La decisione di Aifa su Johnson & Johnson

In seguito alla riunione della Commissione tecnico-scientifica dell’Aifa, l’Agenzia italiana del farmaco ha stabilito la fascia di popolazione alla quale in Italia sarà somministrato il vaccino Johnson & Johnson.

La decisione della riunione è stata espressa mediante una nota congiunta di Gianni Rezza, direttore generale della Prevenzione del Ministero della Salute, del dirigente di Aifa, Nicola Magrini e del presidente dell’ISS, Franco Locatelli.

Ecco le parole contenute all’interno della nota:

Preso atto del pronunciamento dell’Ema e del parere del Cts di Aifa, che ribadisce l’estrema rarità degli eventi di trombosi associata a trombocitopenia descritti a seguito della vaccinazione contro Covid-19 effettuata con il vaccino Janssen- Johnson&Johnson, e considerato che tale vaccino si è dimostrato sicuramente efficace nel ridurre il rischio di malattia grave, ospedalizzazione e morte connesso al Covid-19, si raccomandano le stesse condizioni di utilizzo del vaccino Vaxzeveria“.

Il documento si conclude con la specificazione del target di persone alla quale è preferibilmente consigliata la somministrazione di tale vaccino, ecco le parole espresse nel documento:

“Il vaccino Jannsen, il cui uso è approvato a partire dai 18 anni d’età, dovrà essere preferenzialmente somministrato a persone di età superiore ai 60 anni, ovvero a coloro che, avendo un rischio elevato di malattia grave e letale necessitano di essere protette in via prioritaria”.

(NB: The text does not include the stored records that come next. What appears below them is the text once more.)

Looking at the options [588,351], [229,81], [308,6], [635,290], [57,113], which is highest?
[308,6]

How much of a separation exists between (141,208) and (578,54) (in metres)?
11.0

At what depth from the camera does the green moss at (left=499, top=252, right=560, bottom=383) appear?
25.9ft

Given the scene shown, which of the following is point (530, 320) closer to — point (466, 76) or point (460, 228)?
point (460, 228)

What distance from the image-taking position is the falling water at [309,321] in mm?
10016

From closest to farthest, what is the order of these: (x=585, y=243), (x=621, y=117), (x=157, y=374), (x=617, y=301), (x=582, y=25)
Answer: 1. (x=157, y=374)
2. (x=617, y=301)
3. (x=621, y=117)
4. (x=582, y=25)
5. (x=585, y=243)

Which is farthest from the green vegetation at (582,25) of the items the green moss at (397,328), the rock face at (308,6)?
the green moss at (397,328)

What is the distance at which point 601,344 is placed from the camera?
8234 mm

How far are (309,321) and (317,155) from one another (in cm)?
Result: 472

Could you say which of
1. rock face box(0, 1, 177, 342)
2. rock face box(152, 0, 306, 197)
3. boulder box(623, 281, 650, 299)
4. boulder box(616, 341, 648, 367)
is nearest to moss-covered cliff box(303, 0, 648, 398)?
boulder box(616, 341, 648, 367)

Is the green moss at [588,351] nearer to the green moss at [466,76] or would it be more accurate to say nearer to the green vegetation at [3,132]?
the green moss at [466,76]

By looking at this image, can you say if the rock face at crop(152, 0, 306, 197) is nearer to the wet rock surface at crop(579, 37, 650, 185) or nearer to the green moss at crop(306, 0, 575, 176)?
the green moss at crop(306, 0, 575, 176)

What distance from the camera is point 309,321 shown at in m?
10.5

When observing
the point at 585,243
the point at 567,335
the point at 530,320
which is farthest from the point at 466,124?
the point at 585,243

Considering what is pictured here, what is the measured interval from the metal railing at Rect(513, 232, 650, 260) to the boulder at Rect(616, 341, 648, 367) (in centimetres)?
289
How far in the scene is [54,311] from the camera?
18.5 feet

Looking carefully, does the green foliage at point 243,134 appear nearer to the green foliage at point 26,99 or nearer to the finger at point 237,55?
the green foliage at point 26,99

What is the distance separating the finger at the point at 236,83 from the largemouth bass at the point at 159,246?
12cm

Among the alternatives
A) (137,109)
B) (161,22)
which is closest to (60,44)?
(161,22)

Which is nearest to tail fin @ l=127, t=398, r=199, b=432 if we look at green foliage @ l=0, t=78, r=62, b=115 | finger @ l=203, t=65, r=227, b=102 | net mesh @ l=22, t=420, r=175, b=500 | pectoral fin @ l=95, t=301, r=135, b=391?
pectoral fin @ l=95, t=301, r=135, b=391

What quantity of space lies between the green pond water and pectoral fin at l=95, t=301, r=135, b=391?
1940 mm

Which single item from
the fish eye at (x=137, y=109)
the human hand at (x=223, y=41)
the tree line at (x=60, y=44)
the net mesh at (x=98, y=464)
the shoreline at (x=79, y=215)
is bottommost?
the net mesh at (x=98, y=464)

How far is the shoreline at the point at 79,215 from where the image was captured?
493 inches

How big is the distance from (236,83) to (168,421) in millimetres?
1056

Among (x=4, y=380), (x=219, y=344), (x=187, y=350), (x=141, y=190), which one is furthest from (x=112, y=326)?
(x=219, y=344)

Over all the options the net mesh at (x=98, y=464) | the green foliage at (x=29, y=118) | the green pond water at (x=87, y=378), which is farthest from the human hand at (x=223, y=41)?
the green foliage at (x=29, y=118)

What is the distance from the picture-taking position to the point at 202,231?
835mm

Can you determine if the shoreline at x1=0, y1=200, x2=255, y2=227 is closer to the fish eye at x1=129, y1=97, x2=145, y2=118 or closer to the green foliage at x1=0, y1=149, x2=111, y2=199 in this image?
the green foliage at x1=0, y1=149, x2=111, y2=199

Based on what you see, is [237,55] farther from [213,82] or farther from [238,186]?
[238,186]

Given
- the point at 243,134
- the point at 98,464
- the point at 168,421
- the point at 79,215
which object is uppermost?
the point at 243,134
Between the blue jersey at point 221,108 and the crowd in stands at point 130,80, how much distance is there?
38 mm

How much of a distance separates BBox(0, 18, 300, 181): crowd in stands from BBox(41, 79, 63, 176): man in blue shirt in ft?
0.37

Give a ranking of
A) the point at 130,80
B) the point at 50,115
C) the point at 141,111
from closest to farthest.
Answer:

Il parere di Ema su Johnson

La riunione italiana tra ministero, Cts e Aifa è arrivata in seguito alla conclusione del comitato per la sicurezza dell’Ema, che probabilmente aggiungerà a breve, all’interno del foglietto illustrativo di Johnson&Johnson un avvertimento sulla possibilità di sviluppare coaguli di sangue, dopo i casi di trombosi riscontrati negli Usa in seguito alle somministrazioni di Jannsen.

Tuttavia, nonostante l’effettivo riscontro nel collegamento tra i casi sospetti di trombosi e il vaccino, l’Ema ha tenuto a precisare che i benefici del vaccino Johnson&Johnson superano i rischi che si dovrebbero affrontare contraendo Covid-19. Proprio come è successo con Astrazeneca.